Ramos Allup assegurou nesta terça que os quatro "se autoexcluíram" da AD, partido que dominou a política venezuelana até a chegada de Hugo Chávez ao poder, em 1999.
Mas Capriles, do Primeiro Justiça (PJ), onde milita o único governador opositor que não se subordinou à Constituinte, acusou Ramos Allup de "lavar as mãos", pois na AD "não se move uma folha" sem o seu aval.
Maduro, que ameaçou destituir os cinco governadores opositores, celebrou a posse como um reconhecimento da Constituinte, considerada "fraudulenta" pela MUD e desconhecida por 12 governos latino-americanos, União Europeia, Estados Unidos e Canadá.
"É o cenário perfeito para o chavismo, que avança em sua estratégia de conquistar a legitimidade da Constituinte", assegurou à AFP o analista Eugenio Martínez.
- Implosão opositora -
Apesar de 80% dos venezuelanos rejeitarem a sua gestão pela grave crise econômica, Maduro se mostra triunfante, e pediu para que seu partido se prepare para vencer as próximas eleições municipais, ainda sem data, e as presidenciais de 2018.

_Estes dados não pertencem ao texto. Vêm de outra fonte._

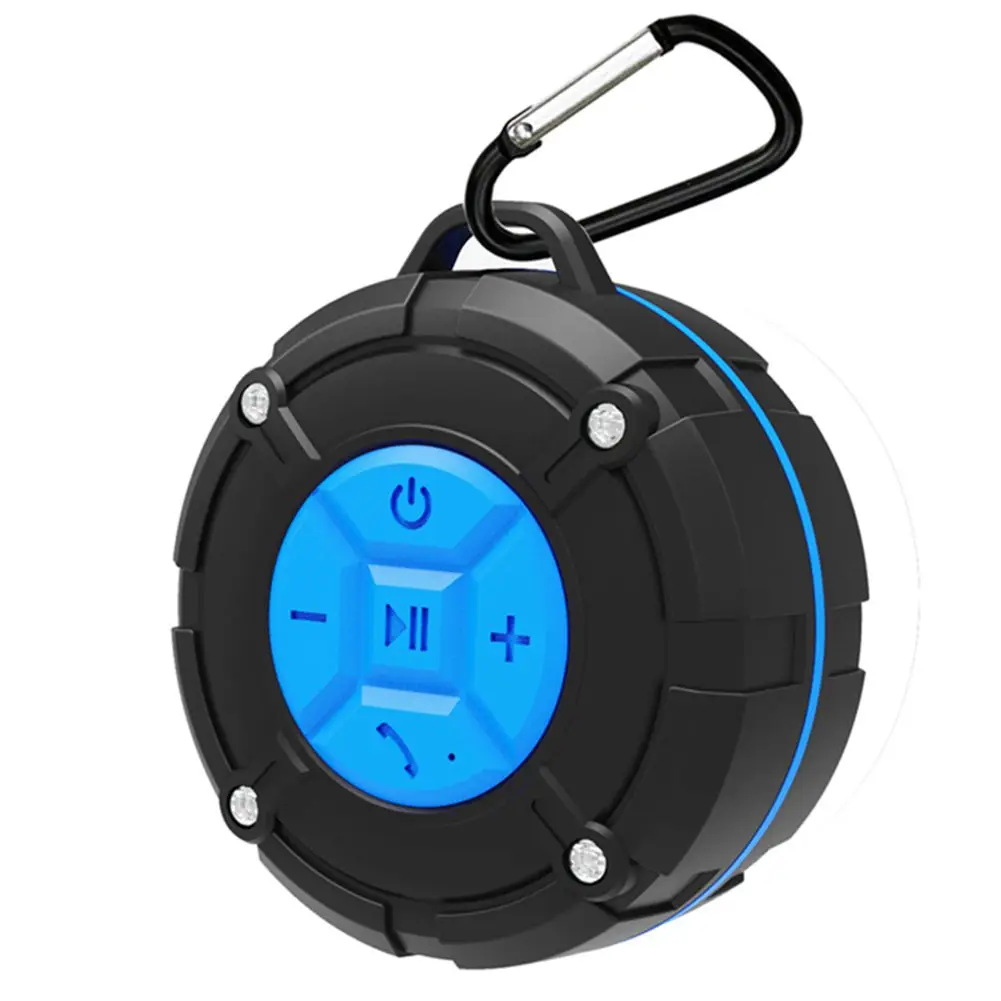 Топ предложения Водонепроницаемый открытый Bluetooth Динамик Портативный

"O governo está cumprindo o seu plano de se apropriar do poder indefinidamente, o que implica destruir o seu principal inimigo político. A MUD pode estar implodindo", declarou à AFP o cientista político Luis Salamanca.
O outro partido majoritário da MUD, Vontade Popular (VP), do líder Leopoldo López, em prisão domiciliar, afirmou que a coalizão "perdeu a sua utilidade para a Venezuela".

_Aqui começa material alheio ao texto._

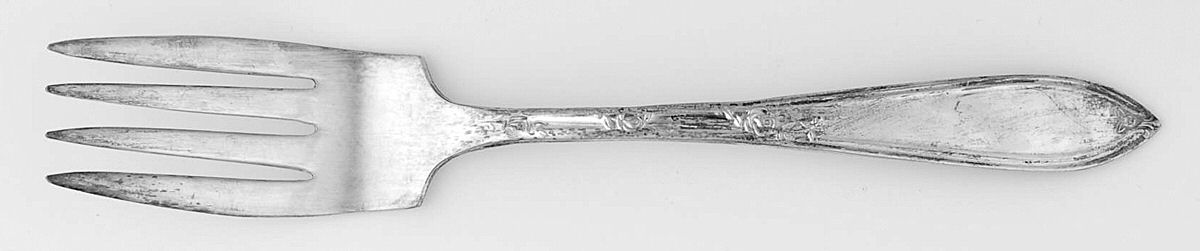 Rosemary (Silverplate, 1919) Individual Salad Fork by International Silver-1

"Tem que reformular uma nova aliança" que consiga "a saída da ditadura", disse Freddy Guevara, porta-voz do VP, que descartou participar das municipais, que ainda não têm data, mas devem ser realizadas este ano.

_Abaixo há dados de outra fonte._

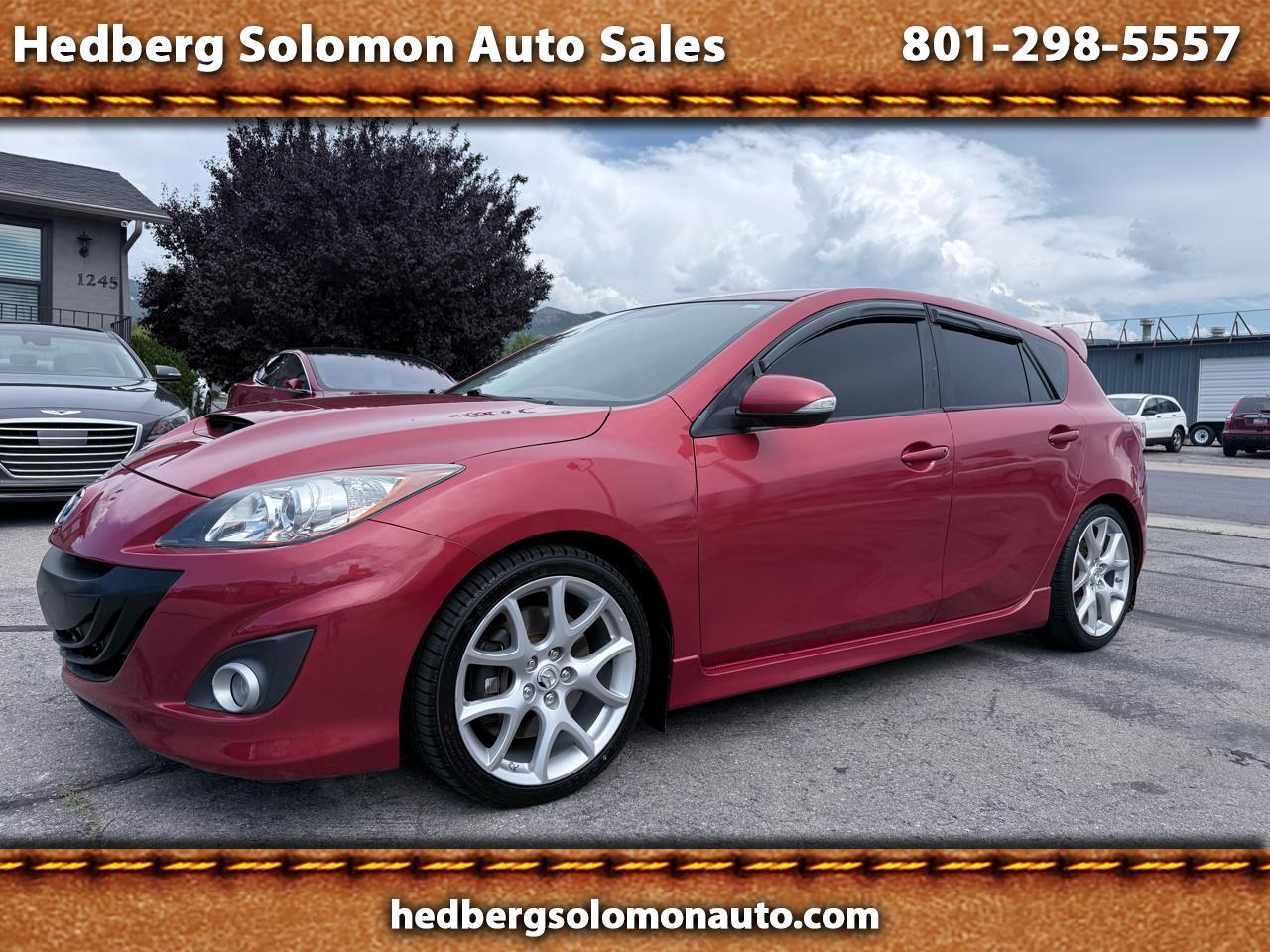 Mazda MAZDA3 5dr HB Man Mazdaspeed3 Touring 2012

Nesta terça-feira, Maduro se reuniu com os governadores da polêmica. "Comecei uma nova era de convivência e cooperação com um importante setor da oposição", sustentou.
"O maior êxito do governo seria a fissura total da oposição. Não precisa de muito mais", advertiu o analista Luis Vicente León, destacando que, fraturada, a MUD não tem opções de sucesso.
Martínez acredita que o chavismo vai aproveitar esse momento para "se radicalizar ainda mais e chegar em 2018 a eleições que domine amplamente ante um adversário dividido".
O custo político
No olho do furacão, os governadores opositores de Táchira (oeste), Anzoátegui (nordeste), Mérida (oeste) e Nueva Esparta (norte) defenderam sua decisão nesta terça.
"Assumimos o custo político para defender o voto de nossos eleitores", justificou a governadora de Táchira, Laidy Gómez, em coletiva ocorrida em um hotel, pois o Parlamento, controlado pela MUD, proibiu de usarem sua sede.
O analista Benigno Alarcón opina que "a incoerência (...) nunca paga em política".
Já Martínez considera que a MUD se distancia ainda mais de seus seguidores, desanimados depois de não conseguir tirar Maduro do poder com quatro meses de protestos, que deixaram 125 mortos.
"Que maneira de desencantar milhões de pessoas que estavam esperando resistência. É a sua morte política", declarou Margarita García, comerciante de 52 anos, em San Cristóbal, capital de Táchira.
Gendrick Parra, vendedor de 38 anos, considerou que o quinto governador opositor, Juan Pablo Guanipa, de Zulia (noroeste), devia juramentar pois disputou as eleições sob as regras do chavismo.
A Constituinte decidirá se irá convocar novas eleições em Zulia.
"O governo ganha mais terreno a cada dia fazendo com que as pessoas se decepcionem e não queiram sair para votar", acrescentou Parra, em Maracaibo, capital de Zulia.
Mas Evelinda Villalobos, corretora de seguros em Maracaibo, de 55 anos, acredita que Guanipa foi o único que teve as "vontades bem colocadas".